Quem está envolvido envolve pesquisadores de uma equipe internacional, participantes do estudo clínico e pacientes com doença avançada. O anúncio, feito pelos cientistas responsáveis, destacou ganhos expressivos na sobrevida em comparação com a quimioterapia padrão.

Quando e onde ocorreu o fato começou a ser mostrado no congresso internacional de oncologia, em data recente, em um polo de referência global. O evento reuniu médicos, pesquisadores e representantes da indústria para discutir avanços no tratamento do câncer de pâncreas.

Por que importa a descoberta será avaliada com cautela pela comunidade científica. Os resultados indicam que a droga bloqueia a proteína K-RAS, presente na maioria dos tumores pancreáticos, reduzindo a proliferação celular.

Resultados e implicações iniciais

A sobrevida média dos pacientes tratados com Daraxonrasib quase dobrou, de cerca de 7 para 13 meses, segundo os pesquisadores. Ainda não há evidência de cura, mas o avanço é considerado significativo para a doença.

Segurança e próximos passos

Os pesquisadores destacam que, apesar de também atingir células saudáveis, os efeitos adversos foram administráveis. Aproximadamente 1% dos participantes interrompeu o tratamento por reações colaterais.
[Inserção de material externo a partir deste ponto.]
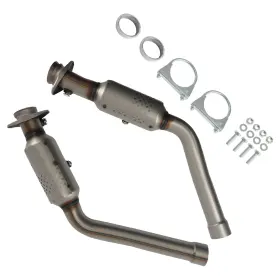 Bs48xz Maxpeedingrods Pair Catalytic Converter For Ford Mustang 3.7l 2011 2012 2013 2014 Direct-fit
Regulação e caminhos futuros

Nos Estados Unidos, a droga já recebeu autorização para uso em situações sem alternativas terapêuticas. No Brasil, a Anvisa autorizou na prática a realização de estudos clínicos e a avaliação regulatória segue em curso.

A pesquisa também aponta potencial de aplicação de Daraxonrasib em outros tumores associados à proteína K-RAS. Cientistas ressaltam a importância de ensaios adicionais para confirmar resultados e ampliar o uso potencial.